Amid rising tariff tensions and the threat of penalties from the United States, Indian state-owned oil refiners have reportedly halted spot purchases of Russian crude oil. This marks a significant shift in India's energy strategy, as the nation has become a major importer of discounted Russian crude since the Kremlin's invasion of Ukraine in 2022.
The decision by state refiners, including Indian Oil Corporation (IOC), Bharat Petroleum Corporation (BPCL), Hindustan Petroleum Corporation (HPCL), and Mangalore Refineries and Petrochemicals Ltd (MRPL), to cease spot market procurement comes in the wake of new tariffs imposed by the U.S.. President Trump has levied a 25% tariff on Indian exports, effective August 1, 2025, and has warned of additional penalties for countries maintaining strategic trade relations with Moscow, particularly concerning oil and military imports.
India is the world's third-largest oil-importing and consuming nation. The aforementioned state-owned refineries control 60% of India's refining capacity and typically procure around 40% of their crude oil requirements from the spot market. With this avenue now seemingly restricted, these refiners are expected to turn to alternative sources, primarily from the Middle East and potentially West Africa. Industry sources suggest that this shift will likely increase costs and impact gross refining margins, as Russian Urals crude has been more economical.
This development follows a period of increased reliance on Russian oil by India. In the financial year 2024-25, oil imports from Russia reached 87.4 million tonnes, constituting approximately 36% of India's total oil imports. The value of these imports exceeded $50 billion, representing 35% of India's total crude expenditure.

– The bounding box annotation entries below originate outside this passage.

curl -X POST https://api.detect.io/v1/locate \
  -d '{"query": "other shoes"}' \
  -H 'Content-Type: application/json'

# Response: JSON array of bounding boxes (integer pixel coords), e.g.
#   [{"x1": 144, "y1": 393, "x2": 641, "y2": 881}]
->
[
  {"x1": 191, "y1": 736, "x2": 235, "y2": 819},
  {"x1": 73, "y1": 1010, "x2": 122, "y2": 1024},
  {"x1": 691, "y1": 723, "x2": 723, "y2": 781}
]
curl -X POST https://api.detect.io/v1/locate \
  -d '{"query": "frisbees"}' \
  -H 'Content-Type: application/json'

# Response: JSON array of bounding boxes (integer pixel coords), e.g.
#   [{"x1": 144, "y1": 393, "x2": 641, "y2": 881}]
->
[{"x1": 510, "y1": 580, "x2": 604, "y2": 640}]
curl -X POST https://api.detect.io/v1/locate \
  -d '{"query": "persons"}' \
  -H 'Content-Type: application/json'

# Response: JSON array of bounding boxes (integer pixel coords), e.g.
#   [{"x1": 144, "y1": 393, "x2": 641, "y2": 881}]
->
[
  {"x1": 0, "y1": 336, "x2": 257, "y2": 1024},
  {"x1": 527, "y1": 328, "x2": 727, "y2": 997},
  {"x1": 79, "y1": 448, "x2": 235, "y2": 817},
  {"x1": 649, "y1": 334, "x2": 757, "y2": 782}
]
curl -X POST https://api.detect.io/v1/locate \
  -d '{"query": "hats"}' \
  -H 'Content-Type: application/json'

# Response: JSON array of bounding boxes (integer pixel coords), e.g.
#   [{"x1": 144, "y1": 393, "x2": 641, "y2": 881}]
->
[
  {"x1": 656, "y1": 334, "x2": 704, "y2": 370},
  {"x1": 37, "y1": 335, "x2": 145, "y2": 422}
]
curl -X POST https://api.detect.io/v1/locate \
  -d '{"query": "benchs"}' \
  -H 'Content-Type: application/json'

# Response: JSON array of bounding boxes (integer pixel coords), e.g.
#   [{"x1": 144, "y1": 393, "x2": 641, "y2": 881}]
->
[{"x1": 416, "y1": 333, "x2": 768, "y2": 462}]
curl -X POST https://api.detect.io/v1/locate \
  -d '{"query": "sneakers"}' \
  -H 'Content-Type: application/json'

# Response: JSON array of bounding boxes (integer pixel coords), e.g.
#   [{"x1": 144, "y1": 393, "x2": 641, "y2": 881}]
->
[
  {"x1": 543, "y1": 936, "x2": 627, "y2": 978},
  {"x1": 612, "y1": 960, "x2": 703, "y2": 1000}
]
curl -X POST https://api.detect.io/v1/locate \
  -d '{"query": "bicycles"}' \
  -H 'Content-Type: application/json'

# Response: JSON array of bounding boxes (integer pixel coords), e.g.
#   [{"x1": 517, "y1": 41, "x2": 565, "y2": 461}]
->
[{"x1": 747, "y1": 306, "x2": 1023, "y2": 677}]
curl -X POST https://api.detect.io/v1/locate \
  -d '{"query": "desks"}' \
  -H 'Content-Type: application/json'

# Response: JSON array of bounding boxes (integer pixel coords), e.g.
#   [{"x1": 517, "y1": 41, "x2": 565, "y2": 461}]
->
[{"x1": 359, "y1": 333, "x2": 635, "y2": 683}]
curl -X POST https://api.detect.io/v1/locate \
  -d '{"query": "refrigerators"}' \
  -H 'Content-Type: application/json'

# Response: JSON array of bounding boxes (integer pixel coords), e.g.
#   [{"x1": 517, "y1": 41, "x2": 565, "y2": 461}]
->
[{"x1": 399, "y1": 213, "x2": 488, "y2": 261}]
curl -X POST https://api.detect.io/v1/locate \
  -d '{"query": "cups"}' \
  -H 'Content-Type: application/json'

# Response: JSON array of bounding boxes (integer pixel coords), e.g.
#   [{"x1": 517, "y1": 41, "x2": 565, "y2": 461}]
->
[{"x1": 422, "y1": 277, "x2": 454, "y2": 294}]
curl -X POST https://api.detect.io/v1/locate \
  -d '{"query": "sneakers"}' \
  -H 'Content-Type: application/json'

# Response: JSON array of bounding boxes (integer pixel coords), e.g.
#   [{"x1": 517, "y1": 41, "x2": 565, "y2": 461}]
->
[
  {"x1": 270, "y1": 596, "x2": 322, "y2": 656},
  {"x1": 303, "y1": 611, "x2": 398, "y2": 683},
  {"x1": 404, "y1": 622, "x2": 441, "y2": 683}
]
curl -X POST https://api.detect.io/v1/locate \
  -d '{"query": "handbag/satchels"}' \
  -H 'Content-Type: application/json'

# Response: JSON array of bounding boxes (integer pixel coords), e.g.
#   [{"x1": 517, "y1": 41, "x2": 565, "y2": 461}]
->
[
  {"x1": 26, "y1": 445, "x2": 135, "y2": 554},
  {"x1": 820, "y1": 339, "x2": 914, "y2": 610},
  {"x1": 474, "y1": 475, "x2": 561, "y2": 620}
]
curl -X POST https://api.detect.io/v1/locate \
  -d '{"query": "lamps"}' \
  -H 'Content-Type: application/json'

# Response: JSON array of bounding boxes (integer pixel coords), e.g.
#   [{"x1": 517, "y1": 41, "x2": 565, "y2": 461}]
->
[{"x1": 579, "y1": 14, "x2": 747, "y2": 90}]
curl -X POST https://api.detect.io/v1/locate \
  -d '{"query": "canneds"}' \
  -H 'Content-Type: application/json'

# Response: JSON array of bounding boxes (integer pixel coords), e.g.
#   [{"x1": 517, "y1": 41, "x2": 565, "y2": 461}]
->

Before the war in Ukraine, Russia's share of India's oil import basket was less than 2%.
While state refiners are adjusting their procurement strategies, private refiners like Reliance Industries and Nayara Energy, the latter partly owned by Russia's Rosneft, may continue to import Russian crude under term contracts. Nayara Energy has, however, faced increased scrutiny after being included in the EU's 18th sanctions package.
The U.S. government has expressed concerns regarding India's continued purchase of Russian oil, with some officials stating that it is a "point of irritation" in the relationship between Delhi and Washington. These purchases are seen as helping to sustain Russia's war efforts in Ukraine.
The pause in spot purchases by Indian state refiners also coincides with narrowing discounts on Russian crude. Reduced discounts, coupled with the threat of U.S. tariffs, have diminished the economic incentive for importing from Moscow.
To compensate for the reduced Russian oil intake, Indian refiners are reportedly increasing purchases from Middle Eastern suppliers, such as Abu Dhabi's Murban crude, and exploring opportunities in West African oil markets. IOC has been in talks to buy more crude for late September to October delivery via a tender. Earlier this week, IOC bought 1 million barrels of Murban from BP, and 1 million barrels each of Agbami and Nemba crude from Chevron for October delivery via a tender.
It is important to note that neither the Indian refineries nor the central government have released any official statement on this issue. The situation remains dynamic, with potential implications for global oil markets and the geopolitical landscape.